Image acquisition and analysis
T*2 -weighted echo planar images (EPIs) were acquired with BOLD contrast on a 3.0-T Siemens Allegra magnetic resonance scanner, using a tilted plane acquisition sequence covering the whole brain. T1-weighted structural images were normalized and averaged across subjects to allow group-level anatomical localization. EPIs were analysed in an event-related manner, with the statistical parametric mapping software SPM5. Preprocessing consisted of spatial realignment, normalization to a standard EPI template, and spatial smoothing with a 6-mm gaussian kernel. To correct for motion artefacts, subject-specific realignment parameters were modelled as covariates of no interest. Onsets of stimuli and outcomes were modelled as separate delta functions and convolved with a canonical haemodynamic response function.

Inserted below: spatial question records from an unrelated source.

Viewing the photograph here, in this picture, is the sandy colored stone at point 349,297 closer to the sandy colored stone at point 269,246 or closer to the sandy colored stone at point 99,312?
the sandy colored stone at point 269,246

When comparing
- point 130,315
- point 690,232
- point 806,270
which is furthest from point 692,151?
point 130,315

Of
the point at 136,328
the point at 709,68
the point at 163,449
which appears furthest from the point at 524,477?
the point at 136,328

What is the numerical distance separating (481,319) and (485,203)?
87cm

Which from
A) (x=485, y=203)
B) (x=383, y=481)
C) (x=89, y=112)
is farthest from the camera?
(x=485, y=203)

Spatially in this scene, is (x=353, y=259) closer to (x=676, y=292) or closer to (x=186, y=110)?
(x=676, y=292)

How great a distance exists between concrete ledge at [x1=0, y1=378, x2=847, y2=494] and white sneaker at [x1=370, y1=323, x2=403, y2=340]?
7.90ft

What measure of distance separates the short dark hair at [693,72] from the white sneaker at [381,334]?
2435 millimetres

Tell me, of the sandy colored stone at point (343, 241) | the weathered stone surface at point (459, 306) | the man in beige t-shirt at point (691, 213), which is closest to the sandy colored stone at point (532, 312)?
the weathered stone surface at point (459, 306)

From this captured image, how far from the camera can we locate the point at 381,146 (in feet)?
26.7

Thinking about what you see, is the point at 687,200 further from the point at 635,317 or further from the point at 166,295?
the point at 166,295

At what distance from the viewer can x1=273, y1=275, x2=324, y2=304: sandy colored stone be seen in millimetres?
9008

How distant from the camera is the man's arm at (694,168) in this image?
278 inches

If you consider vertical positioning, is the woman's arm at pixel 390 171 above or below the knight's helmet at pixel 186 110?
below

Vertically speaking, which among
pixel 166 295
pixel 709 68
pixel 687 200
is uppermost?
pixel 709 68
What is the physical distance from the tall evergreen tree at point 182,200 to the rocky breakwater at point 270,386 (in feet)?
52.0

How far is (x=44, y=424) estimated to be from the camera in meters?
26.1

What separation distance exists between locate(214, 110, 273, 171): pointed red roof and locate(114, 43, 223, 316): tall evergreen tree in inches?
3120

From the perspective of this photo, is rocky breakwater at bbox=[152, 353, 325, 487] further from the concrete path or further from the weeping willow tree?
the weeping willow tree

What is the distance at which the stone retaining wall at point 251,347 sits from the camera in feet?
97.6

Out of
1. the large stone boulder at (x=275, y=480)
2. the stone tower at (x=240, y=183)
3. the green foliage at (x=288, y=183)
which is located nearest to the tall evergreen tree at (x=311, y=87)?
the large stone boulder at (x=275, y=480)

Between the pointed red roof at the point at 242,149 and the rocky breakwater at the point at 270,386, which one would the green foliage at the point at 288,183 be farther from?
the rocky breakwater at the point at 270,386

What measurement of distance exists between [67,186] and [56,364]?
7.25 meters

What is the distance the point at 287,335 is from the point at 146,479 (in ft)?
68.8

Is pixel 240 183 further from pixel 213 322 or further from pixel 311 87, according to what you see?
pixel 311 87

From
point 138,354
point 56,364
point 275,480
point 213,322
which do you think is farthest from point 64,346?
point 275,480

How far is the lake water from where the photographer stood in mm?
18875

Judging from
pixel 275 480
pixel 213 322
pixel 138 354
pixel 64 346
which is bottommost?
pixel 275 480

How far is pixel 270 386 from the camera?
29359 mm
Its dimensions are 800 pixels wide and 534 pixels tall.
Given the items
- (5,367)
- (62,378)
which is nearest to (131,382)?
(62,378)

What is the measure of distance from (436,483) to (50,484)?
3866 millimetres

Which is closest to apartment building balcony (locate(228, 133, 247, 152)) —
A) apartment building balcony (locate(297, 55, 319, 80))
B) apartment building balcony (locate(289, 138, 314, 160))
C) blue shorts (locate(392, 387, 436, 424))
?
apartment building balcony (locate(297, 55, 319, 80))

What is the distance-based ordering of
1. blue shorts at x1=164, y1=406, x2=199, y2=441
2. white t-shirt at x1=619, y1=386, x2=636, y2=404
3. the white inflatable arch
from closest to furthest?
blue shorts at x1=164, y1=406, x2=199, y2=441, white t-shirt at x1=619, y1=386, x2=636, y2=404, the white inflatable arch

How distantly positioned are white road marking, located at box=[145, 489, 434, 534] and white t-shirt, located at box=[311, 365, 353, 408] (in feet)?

Prediction errors generated by the computational model were used as parametric modulation of additional regressors modelled at outcome onsets. Linear contrasts of regression coefficients were computed at the individual subject level and then taken to group-level t-tests. All group-level SPMs are reported with a threshold of P, 0.05 after family-wise error correction for the entire brain. For large clusters (more than 64 voxels) showing statistical covariation with the theoretical prediction error, the response time courses were estimated, with the use of a flexible basis set of finite impulse responses (FIRs), separated from the next by one scan (1.95 s). The area between positive and negative FIRs, over 3–9s after outcome, were used to estimate effective reward values under the drug conditions.